BEGIN Dataset records
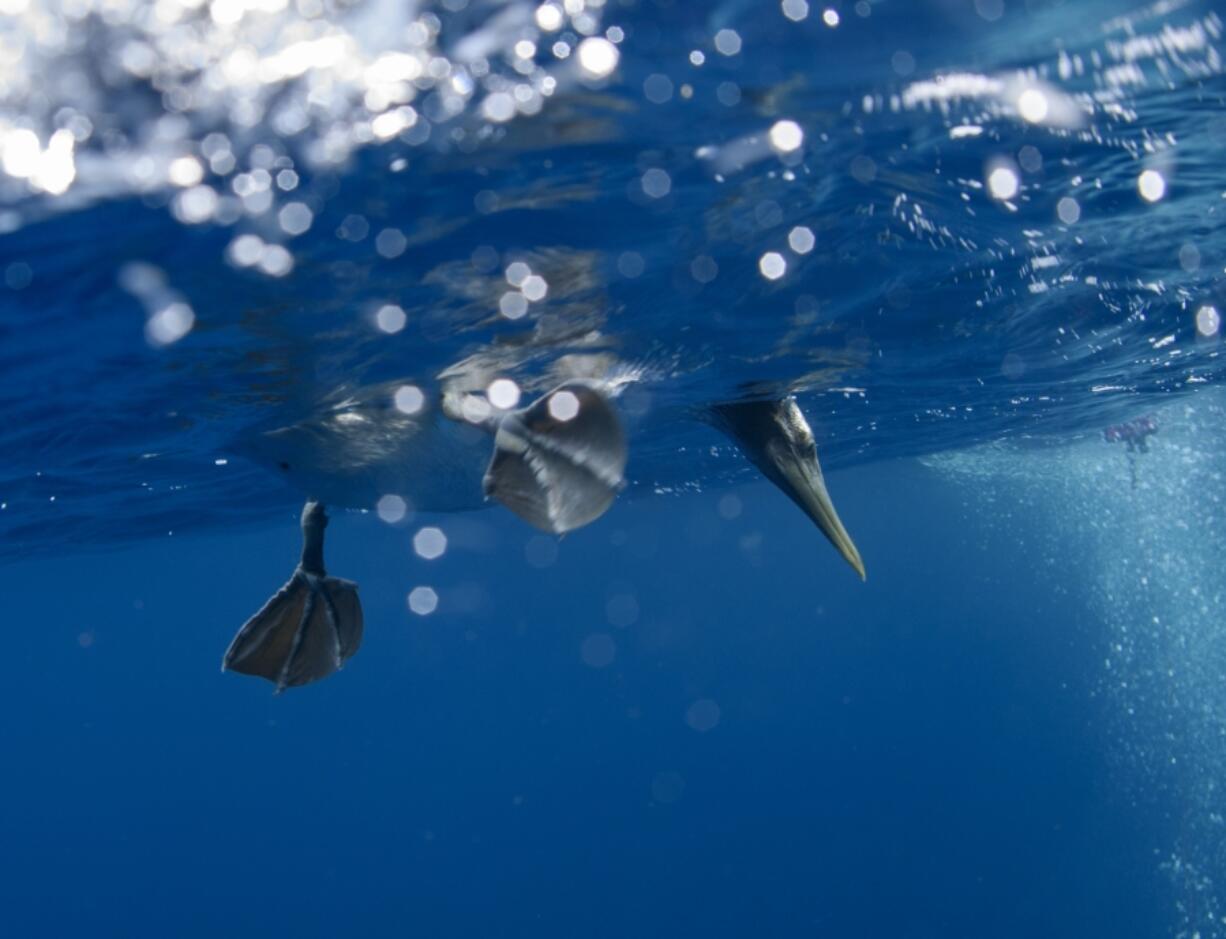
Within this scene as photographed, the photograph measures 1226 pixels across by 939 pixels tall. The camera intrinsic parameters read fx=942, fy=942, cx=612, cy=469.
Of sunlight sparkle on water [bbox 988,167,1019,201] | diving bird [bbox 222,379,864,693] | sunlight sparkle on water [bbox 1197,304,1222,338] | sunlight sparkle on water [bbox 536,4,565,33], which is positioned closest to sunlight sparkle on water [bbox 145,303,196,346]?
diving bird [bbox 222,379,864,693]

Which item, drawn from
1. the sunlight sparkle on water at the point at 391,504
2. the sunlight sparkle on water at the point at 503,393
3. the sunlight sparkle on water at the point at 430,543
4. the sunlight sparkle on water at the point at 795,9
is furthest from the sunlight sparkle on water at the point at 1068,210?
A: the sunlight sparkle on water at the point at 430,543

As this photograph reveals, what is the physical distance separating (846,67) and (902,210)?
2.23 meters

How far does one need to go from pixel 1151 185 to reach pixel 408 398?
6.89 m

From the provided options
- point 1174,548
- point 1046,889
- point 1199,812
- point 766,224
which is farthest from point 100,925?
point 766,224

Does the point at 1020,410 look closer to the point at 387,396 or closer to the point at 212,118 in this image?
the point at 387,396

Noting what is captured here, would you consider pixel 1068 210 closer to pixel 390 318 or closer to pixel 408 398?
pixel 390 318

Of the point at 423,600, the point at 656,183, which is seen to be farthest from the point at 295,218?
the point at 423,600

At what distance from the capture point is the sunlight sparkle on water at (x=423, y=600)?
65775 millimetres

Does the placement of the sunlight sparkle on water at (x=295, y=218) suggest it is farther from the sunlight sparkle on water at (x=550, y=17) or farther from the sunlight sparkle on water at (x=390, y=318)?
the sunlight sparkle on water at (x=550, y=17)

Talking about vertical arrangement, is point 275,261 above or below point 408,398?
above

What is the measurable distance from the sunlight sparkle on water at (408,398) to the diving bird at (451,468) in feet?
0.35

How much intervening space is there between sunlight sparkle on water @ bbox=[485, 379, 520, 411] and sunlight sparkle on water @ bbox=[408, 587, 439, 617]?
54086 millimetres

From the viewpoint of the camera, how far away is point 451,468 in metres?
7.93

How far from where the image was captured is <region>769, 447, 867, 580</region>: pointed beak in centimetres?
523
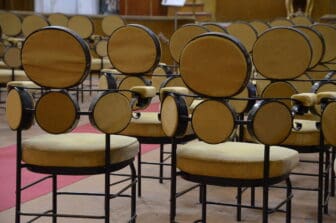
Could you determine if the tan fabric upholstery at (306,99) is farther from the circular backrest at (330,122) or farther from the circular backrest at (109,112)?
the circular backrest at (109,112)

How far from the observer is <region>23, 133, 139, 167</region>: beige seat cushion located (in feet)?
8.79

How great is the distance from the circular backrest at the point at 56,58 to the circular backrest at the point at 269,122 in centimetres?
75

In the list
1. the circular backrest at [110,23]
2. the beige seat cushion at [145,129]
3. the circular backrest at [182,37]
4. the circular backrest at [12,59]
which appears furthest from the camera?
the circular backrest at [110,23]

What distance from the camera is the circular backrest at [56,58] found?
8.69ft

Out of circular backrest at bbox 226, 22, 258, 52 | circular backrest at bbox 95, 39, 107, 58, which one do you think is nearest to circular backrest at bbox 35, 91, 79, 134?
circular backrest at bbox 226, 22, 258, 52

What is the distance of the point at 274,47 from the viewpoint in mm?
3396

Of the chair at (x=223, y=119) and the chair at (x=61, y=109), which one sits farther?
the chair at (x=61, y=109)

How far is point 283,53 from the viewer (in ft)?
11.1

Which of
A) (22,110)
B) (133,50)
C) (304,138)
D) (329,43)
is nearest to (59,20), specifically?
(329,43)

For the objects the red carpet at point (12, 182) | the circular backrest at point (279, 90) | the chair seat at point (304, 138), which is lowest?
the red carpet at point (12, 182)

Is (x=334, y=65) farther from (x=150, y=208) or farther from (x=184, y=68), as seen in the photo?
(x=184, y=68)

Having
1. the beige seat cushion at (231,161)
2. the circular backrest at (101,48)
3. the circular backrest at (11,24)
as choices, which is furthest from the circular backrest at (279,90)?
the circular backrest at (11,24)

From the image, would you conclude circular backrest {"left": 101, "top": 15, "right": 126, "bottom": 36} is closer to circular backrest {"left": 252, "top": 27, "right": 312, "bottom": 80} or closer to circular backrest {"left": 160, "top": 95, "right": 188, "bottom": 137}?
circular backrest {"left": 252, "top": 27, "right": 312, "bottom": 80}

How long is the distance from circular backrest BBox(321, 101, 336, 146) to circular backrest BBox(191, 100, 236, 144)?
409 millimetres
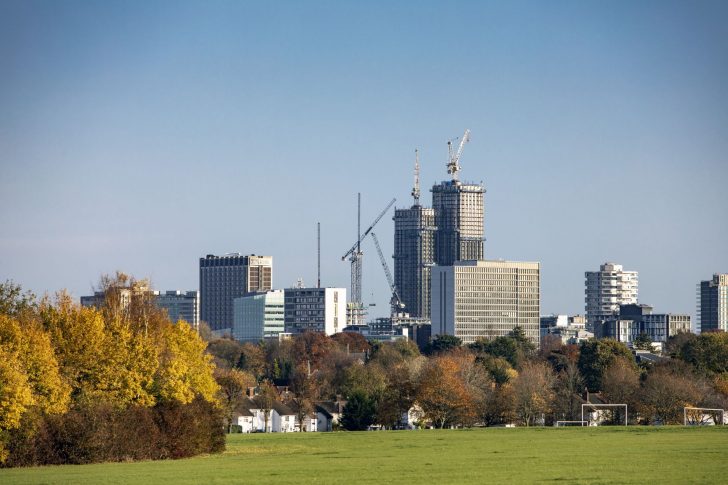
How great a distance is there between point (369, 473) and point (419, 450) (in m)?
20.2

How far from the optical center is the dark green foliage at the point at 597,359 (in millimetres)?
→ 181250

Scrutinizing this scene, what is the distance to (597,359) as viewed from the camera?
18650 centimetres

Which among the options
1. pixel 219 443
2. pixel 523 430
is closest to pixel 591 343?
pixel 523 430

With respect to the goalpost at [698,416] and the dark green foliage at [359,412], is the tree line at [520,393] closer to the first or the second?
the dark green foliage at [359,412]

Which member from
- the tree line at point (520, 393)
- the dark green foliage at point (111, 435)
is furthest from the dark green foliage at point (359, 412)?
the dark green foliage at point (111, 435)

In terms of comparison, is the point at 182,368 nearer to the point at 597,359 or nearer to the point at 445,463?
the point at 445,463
END Dataset records
The exercise: Copy out every one of the records above word for word, leaving out the pictures.

Task answer:
Within this scene as photographed, the photograph measures 1226 pixels across by 939 pixels tall. The camera intrinsic parameters read fx=942, fy=942, cx=612, cy=469.
Of sunlight sparkle on water [bbox 988,167,1019,201] | diving bird [bbox 222,379,864,693] | sunlight sparkle on water [bbox 1197,304,1222,338] | sunlight sparkle on water [bbox 536,4,565,33], which is positioned closest to sunlight sparkle on water [bbox 145,303,196,346]?
diving bird [bbox 222,379,864,693]

Which item, drawn from
1. the sunlight sparkle on water at the point at 391,504
2. the sunlight sparkle on water at the point at 503,393
3. the sunlight sparkle on water at the point at 430,543
4. the sunlight sparkle on water at the point at 795,9
is furthest from the sunlight sparkle on water at the point at 1068,210?
A: the sunlight sparkle on water at the point at 430,543

As this photograph reveals, what is the physical distance separating (846,67) and (902,210)?
2.23 meters

How far does one need to go from pixel 1151 185 to reach pixel 408 398?
6.89 m

From the provided options
- point 1174,548
- point 1046,889
- point 1199,812
- point 766,224
which is farthest from point 100,925?
point 766,224

Does the point at 1020,410 look closer to the point at 387,396 or closer to the point at 212,118 in this image?
the point at 387,396

Noting what is captured here, would you consider pixel 1068 210 closer to pixel 390 318 or closer to pixel 408 398?
pixel 390 318

Of the point at 423,600, the point at 656,183, which is seen to be farthest from the point at 295,218?
the point at 423,600

At what distance from the capture point is the sunlight sparkle on water at (x=423, y=600)?
65775 millimetres

Does the placement of the sunlight sparkle on water at (x=295, y=218) suggest it is farther from the sunlight sparkle on water at (x=550, y=17) or farther from the sunlight sparkle on water at (x=390, y=318)?
the sunlight sparkle on water at (x=550, y=17)

Talking about vertical arrangement, is point 275,261 above or below point 408,398?
above

What is the measurable distance from the sunlight sparkle on water at (408,398) to the diving bird at (451,468) in feet?
0.35

How much intervening space is there between sunlight sparkle on water @ bbox=[485, 379, 520, 411] and sunlight sparkle on water @ bbox=[408, 587, 439, 617]?
54086 millimetres

From the viewpoint of the camera, how far away is point 451,468 in metres?
7.93

How far from where the image was captured is <region>769, 447, 867, 580</region>: pointed beak in centimetres?
523
Could you determine if the tan fabric upholstery at (306,99) is farther from the circular backrest at (330,122) or farther from the circular backrest at (109,112)?
the circular backrest at (109,112)

How far from the observer is <region>23, 133, 139, 167</region>: beige seat cushion located (in feet)?
8.79

How great is the distance from the circular backrest at the point at 56,58 to the circular backrest at the point at 269,122 in centimetres?
75

In the list
1. the circular backrest at [110,23]
2. the beige seat cushion at [145,129]
3. the circular backrest at [182,37]
4. the circular backrest at [12,59]
which appears furthest from the camera?
the circular backrest at [110,23]

What distance from the camera is the circular backrest at [56,58] found?
8.69ft

Out of circular backrest at bbox 226, 22, 258, 52 | circular backrest at bbox 95, 39, 107, 58, which one do you think is nearest to circular backrest at bbox 35, 91, 79, 134?
circular backrest at bbox 226, 22, 258, 52

What is the distance of the point at 274,47 from the viewpoint in mm?
3396

Of the chair at (x=223, y=119) and the chair at (x=61, y=109), which one sits farther?
the chair at (x=61, y=109)

How far is point 283,53 from the viewer (in ft)?
11.1

Which of
A) (22,110)
B) (133,50)
C) (304,138)
D) (329,43)
is nearest to (59,20), specifically?
(329,43)

For the objects the red carpet at point (12, 182) | the circular backrest at point (279, 90) | the chair seat at point (304, 138), which is lowest?
the red carpet at point (12, 182)

Is (x=334, y=65) farther from (x=150, y=208) or farther from (x=184, y=68), as seen in the photo?
(x=184, y=68)

Having
1. the beige seat cushion at (231,161)
2. the circular backrest at (101,48)
3. the circular backrest at (11,24)
as choices, which is furthest from the circular backrest at (279,90)?
the circular backrest at (11,24)

From the image, would you conclude circular backrest {"left": 101, "top": 15, "right": 126, "bottom": 36} is closer to circular backrest {"left": 252, "top": 27, "right": 312, "bottom": 80} or closer to circular backrest {"left": 160, "top": 95, "right": 188, "bottom": 137}?
circular backrest {"left": 252, "top": 27, "right": 312, "bottom": 80}

How long is the distance from circular backrest BBox(321, 101, 336, 146) to circular backrest BBox(191, 100, 236, 144)?
409 millimetres
How great a distance is there between point (369, 473) and point (419, 450) (in m)?
20.2

How far from the optical center is the dark green foliage at the point at 597,359 (in millimetres)?
→ 181250

Scrutinizing this scene, what is the distance to (597,359) as viewed from the camera?
18650 centimetres

Which among the options
1. pixel 219 443
2. pixel 523 430
is closest to pixel 591 343?
pixel 523 430

With respect to the goalpost at [698,416] and the dark green foliage at [359,412], is the tree line at [520,393] closer to the first or the second?
the dark green foliage at [359,412]

Which member from
- the tree line at point (520, 393)
- the dark green foliage at point (111, 435)
is furthest from the dark green foliage at point (359, 412)?
the dark green foliage at point (111, 435)

In terms of comparison, is the point at 182,368 nearer to the point at 597,359 or nearer to the point at 445,463?
the point at 445,463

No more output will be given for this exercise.